21. T h17 cells are involved in second pops. When does this happen? When large infections move inside of host cells or viral infections are hiding inside of the mitochondria or nucleus. When the viruses are not visible in the cytosol or ER which would be visible when the host cell is popped. Thus a "second popping" must occur.

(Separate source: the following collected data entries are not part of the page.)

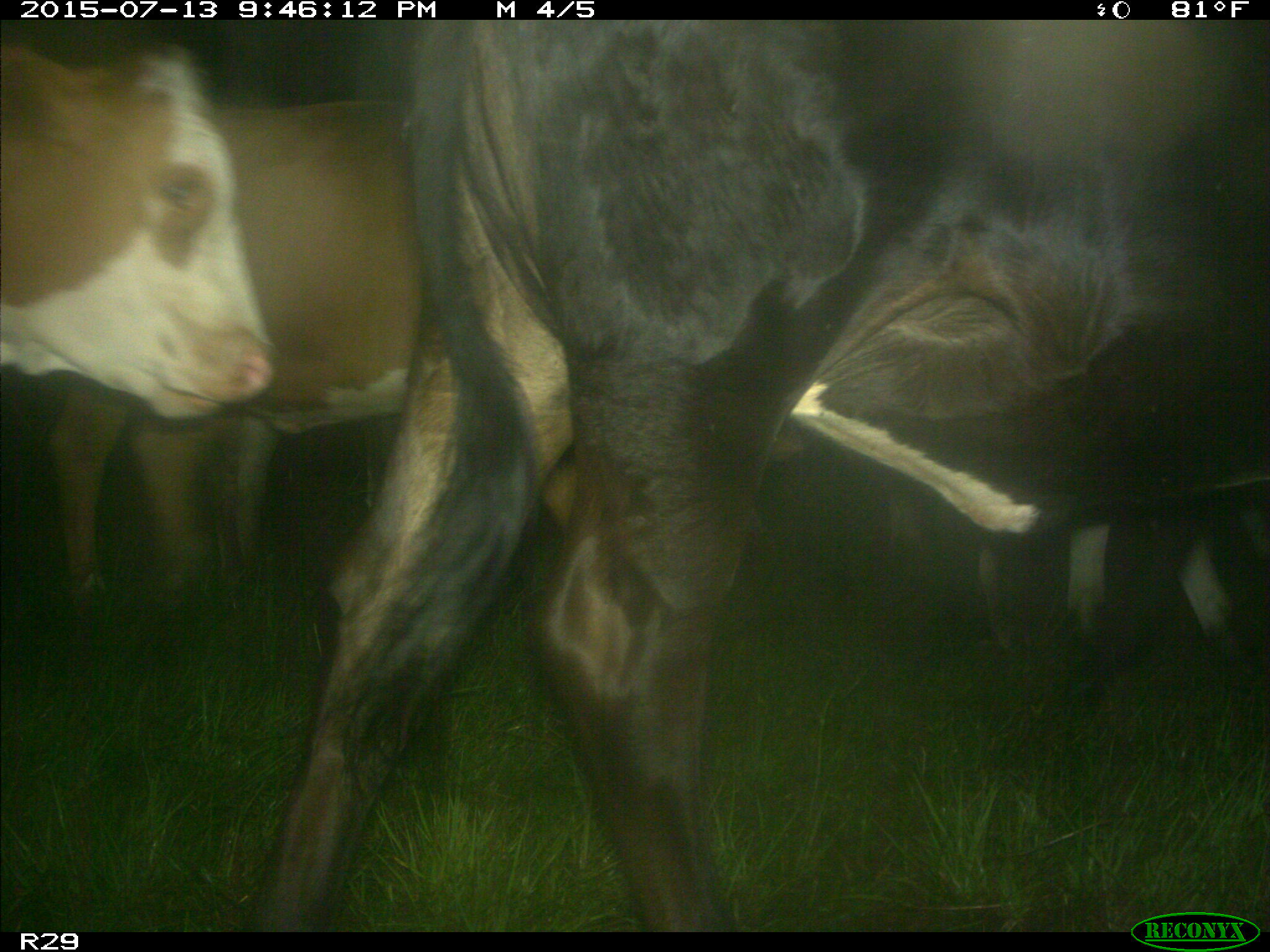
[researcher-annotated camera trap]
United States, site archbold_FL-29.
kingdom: Animalia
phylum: Chordata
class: Mammalia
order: Artiodactyla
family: Bovidae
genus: Bos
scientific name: Bos taurus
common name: domestic cow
Bos taurus (domestic cow).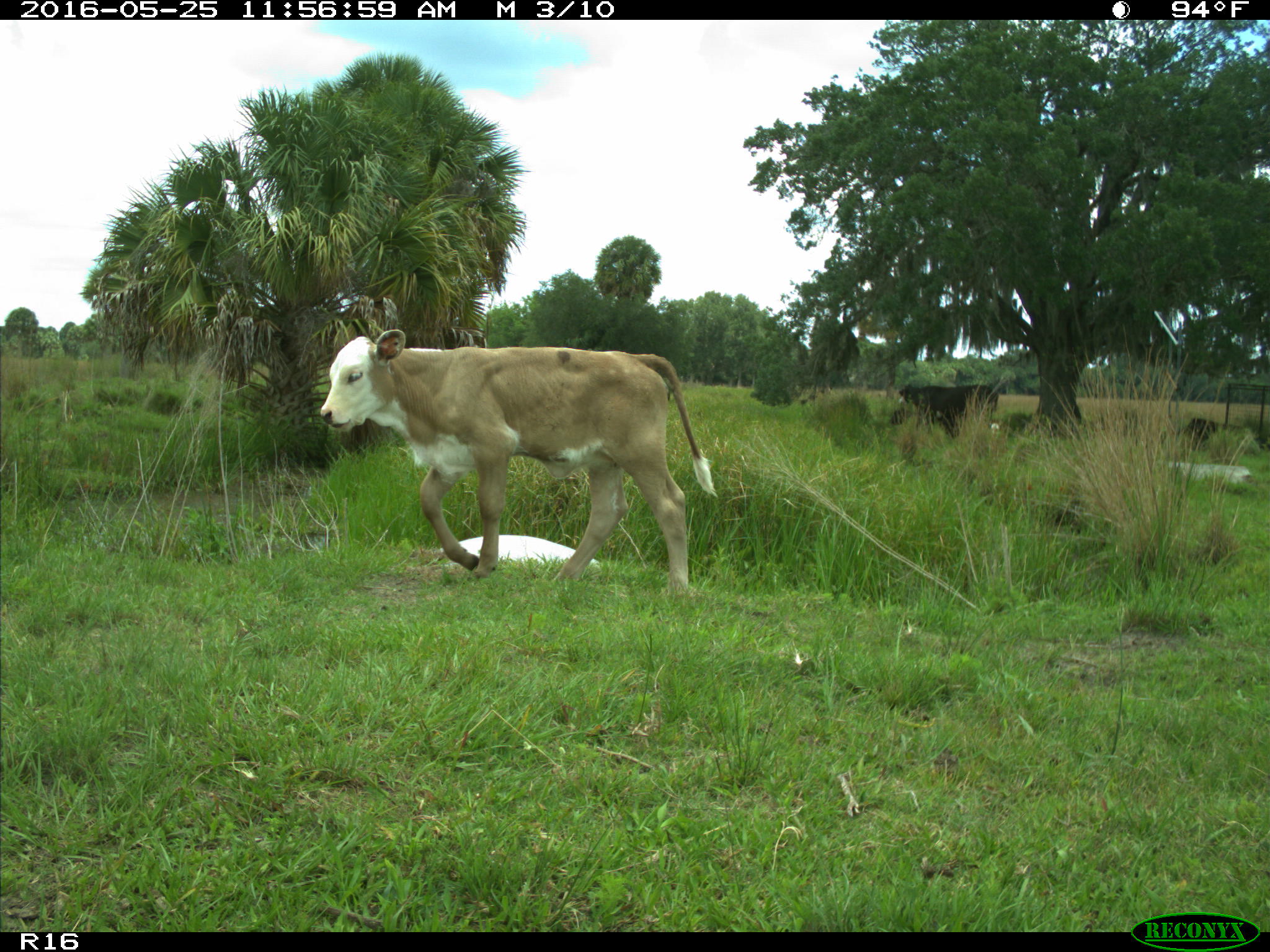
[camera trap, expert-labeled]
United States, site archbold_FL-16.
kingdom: Animalia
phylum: Chordata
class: Mammalia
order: Artiodactyla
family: Bovidae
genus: Bos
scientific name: Bos taurus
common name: domestic cow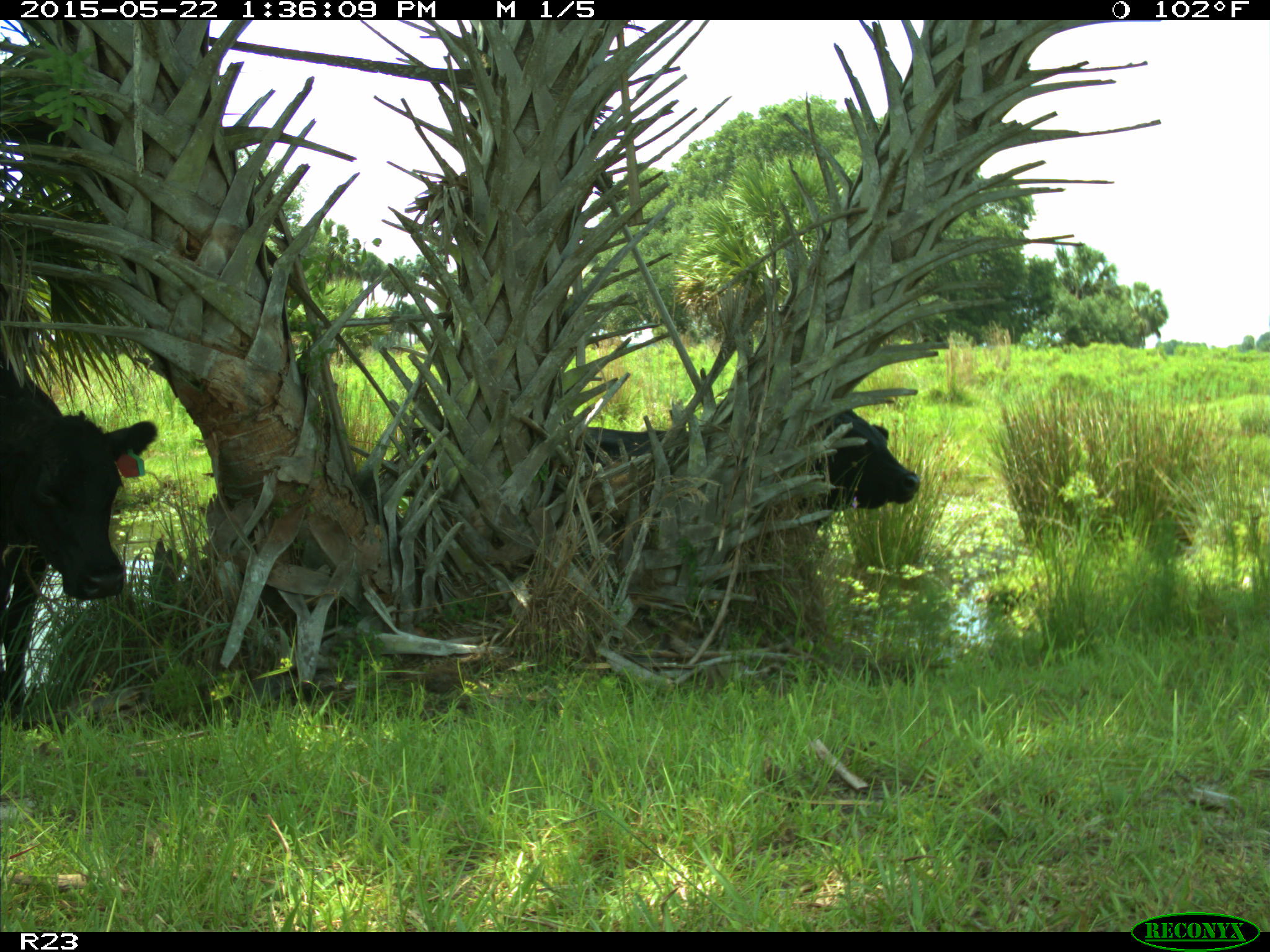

il-6 and il-23 trigger Th17 to release il-22
note that il-6 is a "reset all in immune respose where phagocytes and TH1 are triggered"and il-23 are released by phagocytes when they can't find the infection they are looking for
il-21 and TGF-b1 trigger the release of il-26 and il19
note that TLR7/9 release TGF-b1 and Tcells release il-21 when activated
22. The type of Lambda IFN matches up with the type of virus going through the golgi. (looks like all viruses go through the golgi before exiting even when they start in different areas)
IFN lambda1 Nuclear virus
IFN lambda2 Mitochondrial virus
IFN lambda 3 cytosolic virus
23. Hypothesis: the TNF family is involved with infections of the immune system itself. Bcells wear TNF-beta(lymphotoxin-alpha) and secrete it at the peyer patches interacting with FDC. This can be seen with viral infections that invade Bcells. Macrophages wear TNF-c (lymphotoxin-beta)when they are infected with bacterias. Macrophages (and other APC) secrete TNF-alpha when infected with either a virus or a bacteria. They key here is that TNF-c receptors on Mast cells switch the focus of the mast cell. They normally secrete cytokines geared at viruses but after lymphotoxin-beta receptor activation they secrete il-6, il-4, and TNF-alpha.
24. The il-20 family of cytokines are H+ pores leaking the H+ our of their assigned membranes
il-20 plasma membrane
il-22 vacuoles
il-24 golgi
il-26 nuclear membrane
il-19 mitochondria
These are used by Th17 to pop membranes. The il-20 cytokines could also used for differentiation for example il-19 converting Th1 to Th2.